The increase that took place in Puget Sound frankly is not unexpected. We are very heartened by the fact that it appears that the Boeing strike will be settled this weekend with a vote by the Machinists Union which is a very, very important thing in Puget Sound. It had a big impact as it ran up to the strike in business activity in August and of course from September on they have been out working that has real impact not just through the Machinists themselves, the 25,000 workers in that area. They have some strike benefits but Boeing is very, very reliant on lots of subcontractors domicile throughout the Puget Sound region and as they have nothing going on in the work for Boeing and that does just in time delivery system that means if none of that is being delivered by subcontractors and as a result their space is filled up and they have got to slow down and they are off workers in that marketplace also. So, the resolution of that strike will have a very big impact on the improvement of economic activity in the Puget Sound area. So we are a bit more optimistic about Puget Sound than we have previously been.

You will notice there was little change in the absolute number relative to the Idaho marketplace, that does not mean to say that more came in and more went out but it is further along in the process with that because we frankly stopped lending earlier in that particular marketplace than we did in the others and as a result those are reaching resolution faster. So, we don’t expect any more build-up to be taking place in terms of non-performing assets in the Idaho marketplace than currently is on the books. So, as a result of all that, we are pretty optimistic about where we are relative to Boise, Idaho marketplace and we think things will get better in the Puget Sound marketplace over the near term while on the other hand it is going to go the other way for a period of time in Portland.

────────────────────

STATED EXERCISE 1:
List every place name that appears in the remarks on regional markets.
STATED EXERCISE 2:
Carry the remarks on regional markets forward from their final sentence.
The items have nothing to do with this passage.

────────────────────

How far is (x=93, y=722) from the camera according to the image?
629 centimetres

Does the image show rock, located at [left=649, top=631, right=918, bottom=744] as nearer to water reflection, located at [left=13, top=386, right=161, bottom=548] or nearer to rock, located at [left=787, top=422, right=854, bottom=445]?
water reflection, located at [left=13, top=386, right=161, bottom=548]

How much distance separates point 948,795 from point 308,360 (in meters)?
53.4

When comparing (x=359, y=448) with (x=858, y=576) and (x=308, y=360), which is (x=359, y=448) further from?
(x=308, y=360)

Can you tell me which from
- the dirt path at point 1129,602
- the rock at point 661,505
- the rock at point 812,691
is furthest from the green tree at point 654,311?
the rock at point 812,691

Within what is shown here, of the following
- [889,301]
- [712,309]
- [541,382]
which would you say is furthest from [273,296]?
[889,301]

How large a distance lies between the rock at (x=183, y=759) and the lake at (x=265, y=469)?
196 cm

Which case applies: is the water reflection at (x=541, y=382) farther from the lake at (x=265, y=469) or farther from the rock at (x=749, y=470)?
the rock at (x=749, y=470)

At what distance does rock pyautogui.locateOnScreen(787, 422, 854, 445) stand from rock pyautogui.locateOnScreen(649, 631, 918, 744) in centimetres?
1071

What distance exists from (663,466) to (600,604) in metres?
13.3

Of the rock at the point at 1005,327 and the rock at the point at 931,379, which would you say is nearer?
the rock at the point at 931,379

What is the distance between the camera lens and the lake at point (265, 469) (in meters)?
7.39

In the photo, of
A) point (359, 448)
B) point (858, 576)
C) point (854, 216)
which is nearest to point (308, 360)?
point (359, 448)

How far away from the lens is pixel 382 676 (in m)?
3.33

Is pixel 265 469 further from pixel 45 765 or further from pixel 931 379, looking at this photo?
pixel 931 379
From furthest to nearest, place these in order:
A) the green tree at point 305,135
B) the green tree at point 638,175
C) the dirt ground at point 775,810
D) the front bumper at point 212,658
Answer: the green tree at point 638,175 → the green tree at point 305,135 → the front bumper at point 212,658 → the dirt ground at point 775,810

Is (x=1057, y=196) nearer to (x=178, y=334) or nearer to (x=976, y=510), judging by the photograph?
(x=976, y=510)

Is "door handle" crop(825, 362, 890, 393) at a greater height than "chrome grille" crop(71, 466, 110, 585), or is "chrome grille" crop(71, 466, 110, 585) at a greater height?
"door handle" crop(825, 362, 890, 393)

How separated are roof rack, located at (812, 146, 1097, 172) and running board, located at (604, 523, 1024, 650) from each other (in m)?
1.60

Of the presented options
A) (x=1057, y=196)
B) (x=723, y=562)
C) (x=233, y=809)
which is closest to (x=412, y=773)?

────────────────────

TASK RESULT 1:
Puget Sound, Idaho, Boise, Portland

TASK RESULT 2:
Having said all that, because we have not made any new one-to-four construction loans in a long period of time to getting borrowers or anything on our new projects so we are getting close to the end of projects that will turn into to be problems and become non-performing assets. You can see it if you look at our past dues, except for non-performings past dues are under 1% and as a result there is not a great deal more that is going to be coming into that area on a go-forward basis. That is to say that we expect that non-performing assets will move up a bit, not a lot, a bit in the fourth quarter and maybe into the first quarter but we think we are getting close to the top in terms of where we are in non-performings and frankly as we get our hands on some of these properties as they work through the foreclosure process in (inaudible) and the Puget Sound area we think will come to resolution a lot of these projects much faster on a go-forward basis. So, we are optimistic about where we are relative to the growth of non-performing assets although we do not think it will be down in the fourth quarter we just think it will be up modestly as we go forward during that period of time.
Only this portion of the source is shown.